Create one running document with headers for each content type. Drop ideas under the relevant header as they come.

It might look like this:

Education Posts

  • How to calculate customer acquisition cost

  • Why most onboarding fails

  • The difference between features and benefits

Story Posts

  • Customer who finally understood their problem

  • Mistake I made in first year

Engagement Posts

  • What's your biggest challenge this quarter?

  • How do you handle pricing conversations?

When you need to write, scan the category you need and pick an idea.

Method 2: The folder system

This is for people who like more structure.

Create folders or sections for each content type. Each idea gets its own note with a bit more detail.

You might add a sentence or two about what the post would cover. Or write down the customer's name who asked the question. Or note why the idea matters.

This takes slightly more time upfront but gives you more context when you come back to write.

Method 3: The weekly review

This works with either method above.

Once a week, review everything you captured. Star or highlight the ideas that feel strongest. Delete anything that no longer feels relevant.

I think this step is what keeps the system useful. Ideas age. Contexts change. What felt relevant three months ago might not matter now.

A quick weekly review keeps your list clean and current so you're always looking at ideas that still matter.

How to use your organized ideas

Once you have a system, here's how to actually use it.

For batching content:

When you sit down to write three posts for the week, open your organized list. Pick one education idea, one story idea, one engagement idea.

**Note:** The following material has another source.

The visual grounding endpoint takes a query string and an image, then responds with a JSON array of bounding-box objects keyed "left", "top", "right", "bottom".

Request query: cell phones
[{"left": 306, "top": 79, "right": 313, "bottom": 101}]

You're now choosing from a menu of ideas you've already validated as worth capturing.

For responding to moments:

Something happens in your industry. A news story breaks. A competitor launches something. A debate starts on LinkedIn.

Check your "Industry observations" category. You probably already captured a take on this topic weeks ago. Now you just need to write it.

For filling gaps:

You notice you haven't posted education content in a while. Or you've been heavy on stories and light on engagement.

Go to the category you need. Pick the strongest idea. Write it.

Your organized system tells you what type of content you need and gives you options to choose from.

Common mistakes to avoid

I think there are three mistakes that kill most organization systems.

Mistake 1: Making the system too complicated

You don't need tags, sub-categories, color coding, elaborate databases, or project management tools.

You need to capture ideas, organize them by type, and review occasionally. That's it.

Complexity kills usage. The simpler your system, the more likely you are to actually use it.

Mistake 2: Trying to fully write ideas when capturing

Just get the core thought down. Don't try to draft the whole post in your capture moment.

Capture is fast: "Customer asked why implementation takes so long."

Writing is slow: sitting down and turning that into a 300-word post with structure and examples.

If you try to write while capturing, you'll slow down and stop capturing. I would keep them separate.

Mistake 3: Never reviewing or cleaning the list

Ideas age. Contexts change. What felt relevant three months ago might not matter today.

If you never review your list, it becomes cluttered with outdated ideas. Then when you open it to find something to write about, you have to sift through stuff that no longer matters.

A weekly or monthly review keeps it useful. Delete the stale ideas. Promote the strong ones. Keep it current.

NEXT STEPS

Create your capture system today. Open a new note, doc, or page. Set up three to five category headers based on how you create content.

You might use: Education, Story, Engagement, Questions, Observations. Or you might use something different. Just pick categories that match how you think about content.

Then spend some time going through your recent conversations and meetings. Capture five to ten ideas that came up. Drop them into the relevant categories.

Next time you sit down to write, pull from this list instead of starting from zero.

You'll be surprised how much faster writing becomes when you're not also trying to come up with the idea in the same moment.